**Work request:** Would you copy each line of the data below that has "Tragelaphus"?

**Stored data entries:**
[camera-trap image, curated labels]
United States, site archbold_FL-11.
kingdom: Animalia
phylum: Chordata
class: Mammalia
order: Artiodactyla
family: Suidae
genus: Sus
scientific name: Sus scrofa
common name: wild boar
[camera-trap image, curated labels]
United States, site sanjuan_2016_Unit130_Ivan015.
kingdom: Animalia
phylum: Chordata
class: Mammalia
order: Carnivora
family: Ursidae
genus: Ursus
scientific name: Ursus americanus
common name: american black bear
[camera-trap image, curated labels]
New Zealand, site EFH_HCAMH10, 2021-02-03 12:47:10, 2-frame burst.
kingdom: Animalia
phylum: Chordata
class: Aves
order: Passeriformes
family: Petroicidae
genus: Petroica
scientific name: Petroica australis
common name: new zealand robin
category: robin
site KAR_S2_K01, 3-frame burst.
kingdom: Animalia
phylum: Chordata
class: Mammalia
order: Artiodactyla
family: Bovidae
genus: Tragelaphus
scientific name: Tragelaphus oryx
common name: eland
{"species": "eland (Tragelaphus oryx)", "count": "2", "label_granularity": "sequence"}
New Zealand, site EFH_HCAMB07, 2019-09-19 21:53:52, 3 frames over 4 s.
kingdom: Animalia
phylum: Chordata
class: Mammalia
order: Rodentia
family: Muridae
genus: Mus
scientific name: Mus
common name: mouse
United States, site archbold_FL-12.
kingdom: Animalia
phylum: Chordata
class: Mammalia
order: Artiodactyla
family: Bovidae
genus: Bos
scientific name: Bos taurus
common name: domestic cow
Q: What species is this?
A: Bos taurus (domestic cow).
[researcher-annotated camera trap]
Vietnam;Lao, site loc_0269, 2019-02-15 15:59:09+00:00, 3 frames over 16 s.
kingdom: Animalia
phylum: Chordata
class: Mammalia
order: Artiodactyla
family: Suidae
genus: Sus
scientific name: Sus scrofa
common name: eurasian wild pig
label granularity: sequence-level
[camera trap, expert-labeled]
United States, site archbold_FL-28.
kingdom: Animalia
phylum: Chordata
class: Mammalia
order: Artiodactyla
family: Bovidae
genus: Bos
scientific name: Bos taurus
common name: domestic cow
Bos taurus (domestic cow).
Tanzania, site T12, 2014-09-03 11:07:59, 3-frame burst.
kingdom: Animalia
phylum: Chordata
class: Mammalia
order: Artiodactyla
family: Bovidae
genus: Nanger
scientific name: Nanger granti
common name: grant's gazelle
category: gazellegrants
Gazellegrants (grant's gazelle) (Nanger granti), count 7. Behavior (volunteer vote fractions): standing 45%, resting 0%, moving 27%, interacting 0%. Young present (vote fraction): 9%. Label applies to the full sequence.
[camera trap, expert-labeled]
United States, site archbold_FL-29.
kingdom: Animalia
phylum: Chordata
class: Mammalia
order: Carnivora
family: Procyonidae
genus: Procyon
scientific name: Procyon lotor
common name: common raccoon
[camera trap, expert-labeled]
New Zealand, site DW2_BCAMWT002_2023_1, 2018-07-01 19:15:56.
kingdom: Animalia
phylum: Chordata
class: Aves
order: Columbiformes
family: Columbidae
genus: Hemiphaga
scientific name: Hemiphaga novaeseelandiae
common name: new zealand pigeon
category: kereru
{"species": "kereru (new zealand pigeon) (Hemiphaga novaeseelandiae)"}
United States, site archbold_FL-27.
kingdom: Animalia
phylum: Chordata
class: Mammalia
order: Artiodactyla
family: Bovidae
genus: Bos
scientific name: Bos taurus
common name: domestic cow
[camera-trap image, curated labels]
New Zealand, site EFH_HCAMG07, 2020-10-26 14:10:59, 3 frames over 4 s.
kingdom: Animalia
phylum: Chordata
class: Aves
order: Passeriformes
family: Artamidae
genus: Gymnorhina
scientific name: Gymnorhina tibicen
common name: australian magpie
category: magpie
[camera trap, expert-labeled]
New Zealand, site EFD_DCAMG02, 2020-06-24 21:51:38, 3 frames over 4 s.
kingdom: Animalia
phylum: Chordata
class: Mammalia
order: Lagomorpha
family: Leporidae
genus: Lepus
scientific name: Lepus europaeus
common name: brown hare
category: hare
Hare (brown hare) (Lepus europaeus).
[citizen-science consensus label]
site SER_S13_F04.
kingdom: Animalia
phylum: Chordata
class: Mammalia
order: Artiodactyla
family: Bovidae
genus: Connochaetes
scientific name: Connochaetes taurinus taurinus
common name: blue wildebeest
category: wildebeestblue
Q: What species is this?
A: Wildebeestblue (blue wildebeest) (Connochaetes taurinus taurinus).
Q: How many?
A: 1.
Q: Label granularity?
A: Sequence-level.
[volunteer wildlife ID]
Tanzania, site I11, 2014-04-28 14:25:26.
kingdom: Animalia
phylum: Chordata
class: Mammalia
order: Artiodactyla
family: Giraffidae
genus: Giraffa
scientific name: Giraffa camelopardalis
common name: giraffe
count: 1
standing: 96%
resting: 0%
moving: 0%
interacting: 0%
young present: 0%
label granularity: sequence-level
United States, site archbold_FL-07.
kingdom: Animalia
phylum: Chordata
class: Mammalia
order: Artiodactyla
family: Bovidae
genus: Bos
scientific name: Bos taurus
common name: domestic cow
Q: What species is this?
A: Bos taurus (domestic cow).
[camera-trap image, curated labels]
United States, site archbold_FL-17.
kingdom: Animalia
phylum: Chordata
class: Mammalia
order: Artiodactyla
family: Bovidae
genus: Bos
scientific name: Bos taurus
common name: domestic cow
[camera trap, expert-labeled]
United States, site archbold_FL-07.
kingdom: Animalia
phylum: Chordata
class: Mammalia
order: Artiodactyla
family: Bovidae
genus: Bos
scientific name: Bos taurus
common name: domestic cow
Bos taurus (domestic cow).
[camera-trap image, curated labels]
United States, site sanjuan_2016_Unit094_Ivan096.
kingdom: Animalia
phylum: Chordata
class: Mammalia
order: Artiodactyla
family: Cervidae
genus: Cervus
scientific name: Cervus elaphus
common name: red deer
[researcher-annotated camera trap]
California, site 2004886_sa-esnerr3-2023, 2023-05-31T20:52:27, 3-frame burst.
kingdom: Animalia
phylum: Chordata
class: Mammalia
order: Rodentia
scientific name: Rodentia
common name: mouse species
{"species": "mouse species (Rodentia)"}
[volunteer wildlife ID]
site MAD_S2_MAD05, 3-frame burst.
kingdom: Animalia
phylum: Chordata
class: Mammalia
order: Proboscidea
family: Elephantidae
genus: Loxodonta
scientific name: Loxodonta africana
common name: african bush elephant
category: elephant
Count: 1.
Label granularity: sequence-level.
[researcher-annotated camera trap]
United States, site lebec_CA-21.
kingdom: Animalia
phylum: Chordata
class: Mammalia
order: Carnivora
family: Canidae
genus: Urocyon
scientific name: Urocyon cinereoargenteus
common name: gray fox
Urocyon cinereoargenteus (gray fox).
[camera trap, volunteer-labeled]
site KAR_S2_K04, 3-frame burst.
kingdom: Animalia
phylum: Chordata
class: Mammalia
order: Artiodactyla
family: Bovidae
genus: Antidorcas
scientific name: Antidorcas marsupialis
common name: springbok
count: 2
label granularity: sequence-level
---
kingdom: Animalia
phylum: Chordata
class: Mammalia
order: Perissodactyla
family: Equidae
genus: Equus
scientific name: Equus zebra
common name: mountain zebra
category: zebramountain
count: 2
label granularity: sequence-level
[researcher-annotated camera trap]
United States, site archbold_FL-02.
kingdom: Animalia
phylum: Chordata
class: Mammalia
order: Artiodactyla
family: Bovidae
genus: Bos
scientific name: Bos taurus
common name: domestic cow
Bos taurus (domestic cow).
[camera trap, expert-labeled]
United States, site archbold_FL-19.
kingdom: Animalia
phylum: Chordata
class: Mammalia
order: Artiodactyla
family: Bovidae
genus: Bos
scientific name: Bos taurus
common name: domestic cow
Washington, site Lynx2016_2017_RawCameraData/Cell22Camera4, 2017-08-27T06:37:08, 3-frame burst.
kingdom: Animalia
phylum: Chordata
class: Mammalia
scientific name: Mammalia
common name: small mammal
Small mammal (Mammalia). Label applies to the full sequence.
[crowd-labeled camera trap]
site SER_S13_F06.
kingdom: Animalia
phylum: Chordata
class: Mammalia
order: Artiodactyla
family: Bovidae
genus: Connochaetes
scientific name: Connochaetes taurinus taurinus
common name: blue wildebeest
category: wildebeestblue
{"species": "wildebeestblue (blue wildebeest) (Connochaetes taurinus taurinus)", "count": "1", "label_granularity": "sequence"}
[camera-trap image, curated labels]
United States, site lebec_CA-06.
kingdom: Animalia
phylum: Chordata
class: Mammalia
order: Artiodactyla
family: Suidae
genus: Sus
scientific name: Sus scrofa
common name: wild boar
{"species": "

**Result:**
genus: Tragelaphus
scientific name: Tragelaphus oryx
{"species": "eland (Tragelaphus oryx)", "count": "2", "label_granularity": "sequence"}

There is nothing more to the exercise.